**Il problema**
Rispondi per favore a queste domande sull'estratto dedicato alla sensibilizzazione contro la violenza sulle donne:
1. Secondo il titolo, con quale parola non va chiamato?
2. Qual è, secondo la frase tra virgolette all'inizio, la parte più difficile?
3. Dove sono esposte le frasi crude citate?

**Estratto della fonte**

━━━━━━━━━━━━━━━━

“Non chiamatelo raptus”: dal posto occupato alle serate a tema, il calendario della sensibilizzazione

I partecipanti alla conferenza stampa di presentazione

“La parte più difficile è capire”. Capire di trovarsi in una situazione di violenza, capire che quell’aggressività non è giustificabile, mai. Ed è bene sensibilizzare su questo tema anche attraverso claim espliciti, slogan che non nascondono con vergogna, ma affrontino “di petto” questa piaga sociale.

Frasi crude, forti, come quelle esposte in un salone di Palazzo Beltramini, visibili anche dalla piazzetta, che prendono in giro anche i luoghi comuni che si è soliti utilizzare in casi di violenza contro le donne e definiscono l’ingenuità di alcuni media nel trattare questa notizia. “Uomini che uccidono accecati dalla violenza? Ma se hanno sempre una mira perfetta!”. “Uccisa – non da un raptus – ma da un uomo”; “Mentre mi stupravi, non ero calma. Ero morta”.

━━━━━━━━━━━━━━━━

Record archiviati:
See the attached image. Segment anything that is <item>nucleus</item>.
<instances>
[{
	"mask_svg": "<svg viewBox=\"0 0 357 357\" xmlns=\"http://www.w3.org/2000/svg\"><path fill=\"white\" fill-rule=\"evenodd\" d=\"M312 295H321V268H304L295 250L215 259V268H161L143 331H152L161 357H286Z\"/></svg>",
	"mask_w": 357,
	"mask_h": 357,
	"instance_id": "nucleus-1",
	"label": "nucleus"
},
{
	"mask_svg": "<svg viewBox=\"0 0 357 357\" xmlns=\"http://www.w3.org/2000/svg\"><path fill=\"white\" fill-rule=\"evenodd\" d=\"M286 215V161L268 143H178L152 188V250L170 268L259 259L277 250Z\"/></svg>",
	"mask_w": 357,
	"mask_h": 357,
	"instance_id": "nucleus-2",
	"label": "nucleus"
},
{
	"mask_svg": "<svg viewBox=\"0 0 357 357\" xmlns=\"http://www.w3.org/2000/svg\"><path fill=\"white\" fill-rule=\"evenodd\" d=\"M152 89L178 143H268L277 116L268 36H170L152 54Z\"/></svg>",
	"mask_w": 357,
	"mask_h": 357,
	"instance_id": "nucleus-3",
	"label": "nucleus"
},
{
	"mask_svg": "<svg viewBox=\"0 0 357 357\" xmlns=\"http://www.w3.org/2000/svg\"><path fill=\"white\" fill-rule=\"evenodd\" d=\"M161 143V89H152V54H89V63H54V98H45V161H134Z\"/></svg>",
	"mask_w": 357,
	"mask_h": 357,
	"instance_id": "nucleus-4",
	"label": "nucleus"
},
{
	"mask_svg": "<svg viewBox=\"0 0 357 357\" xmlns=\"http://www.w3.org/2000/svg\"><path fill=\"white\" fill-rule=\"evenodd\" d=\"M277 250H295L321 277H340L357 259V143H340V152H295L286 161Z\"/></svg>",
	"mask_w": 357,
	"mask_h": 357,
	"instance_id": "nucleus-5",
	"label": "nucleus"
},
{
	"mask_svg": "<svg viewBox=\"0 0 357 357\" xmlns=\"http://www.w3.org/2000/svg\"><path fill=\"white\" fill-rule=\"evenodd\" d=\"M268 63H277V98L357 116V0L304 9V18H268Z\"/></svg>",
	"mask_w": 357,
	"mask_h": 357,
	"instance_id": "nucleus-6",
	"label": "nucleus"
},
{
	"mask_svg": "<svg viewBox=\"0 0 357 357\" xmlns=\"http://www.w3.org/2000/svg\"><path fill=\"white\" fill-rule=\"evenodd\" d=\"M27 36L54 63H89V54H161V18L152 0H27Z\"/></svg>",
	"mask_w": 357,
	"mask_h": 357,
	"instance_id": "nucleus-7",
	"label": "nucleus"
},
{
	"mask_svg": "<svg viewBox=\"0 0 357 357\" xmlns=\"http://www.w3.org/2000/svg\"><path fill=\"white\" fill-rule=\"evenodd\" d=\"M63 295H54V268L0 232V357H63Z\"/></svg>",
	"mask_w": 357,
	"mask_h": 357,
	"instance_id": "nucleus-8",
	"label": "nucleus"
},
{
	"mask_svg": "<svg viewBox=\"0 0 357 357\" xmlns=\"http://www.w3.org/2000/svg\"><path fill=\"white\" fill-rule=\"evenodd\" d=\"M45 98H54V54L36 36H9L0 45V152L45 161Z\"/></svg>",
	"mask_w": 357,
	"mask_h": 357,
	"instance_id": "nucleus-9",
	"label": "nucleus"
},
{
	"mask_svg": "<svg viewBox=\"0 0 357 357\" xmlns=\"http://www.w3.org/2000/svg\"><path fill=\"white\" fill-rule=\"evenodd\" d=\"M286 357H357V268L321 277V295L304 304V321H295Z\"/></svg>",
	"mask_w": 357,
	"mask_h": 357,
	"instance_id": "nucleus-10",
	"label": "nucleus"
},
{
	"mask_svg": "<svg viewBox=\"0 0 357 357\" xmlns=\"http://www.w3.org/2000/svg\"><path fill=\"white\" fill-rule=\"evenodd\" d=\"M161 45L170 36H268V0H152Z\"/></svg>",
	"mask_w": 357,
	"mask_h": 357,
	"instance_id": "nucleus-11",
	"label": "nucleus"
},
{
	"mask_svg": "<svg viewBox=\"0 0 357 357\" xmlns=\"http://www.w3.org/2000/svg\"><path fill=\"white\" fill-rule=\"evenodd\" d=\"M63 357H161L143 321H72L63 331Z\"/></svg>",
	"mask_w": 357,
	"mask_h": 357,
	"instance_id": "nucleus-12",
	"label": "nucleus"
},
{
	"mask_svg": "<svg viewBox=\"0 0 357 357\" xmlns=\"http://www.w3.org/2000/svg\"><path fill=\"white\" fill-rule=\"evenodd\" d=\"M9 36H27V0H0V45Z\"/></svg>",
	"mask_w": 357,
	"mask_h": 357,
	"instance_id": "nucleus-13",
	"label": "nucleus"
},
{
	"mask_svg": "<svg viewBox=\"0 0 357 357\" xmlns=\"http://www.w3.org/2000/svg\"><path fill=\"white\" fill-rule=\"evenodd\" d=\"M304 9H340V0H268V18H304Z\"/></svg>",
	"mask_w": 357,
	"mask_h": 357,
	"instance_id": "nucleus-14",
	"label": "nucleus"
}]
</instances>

━━━━━━━━━━━━━━━━

**Risposta**
1. "Raptus".
2. Capire.
3. In un salone di Palazzo Beltramini, visibili anche dalla piazzetta.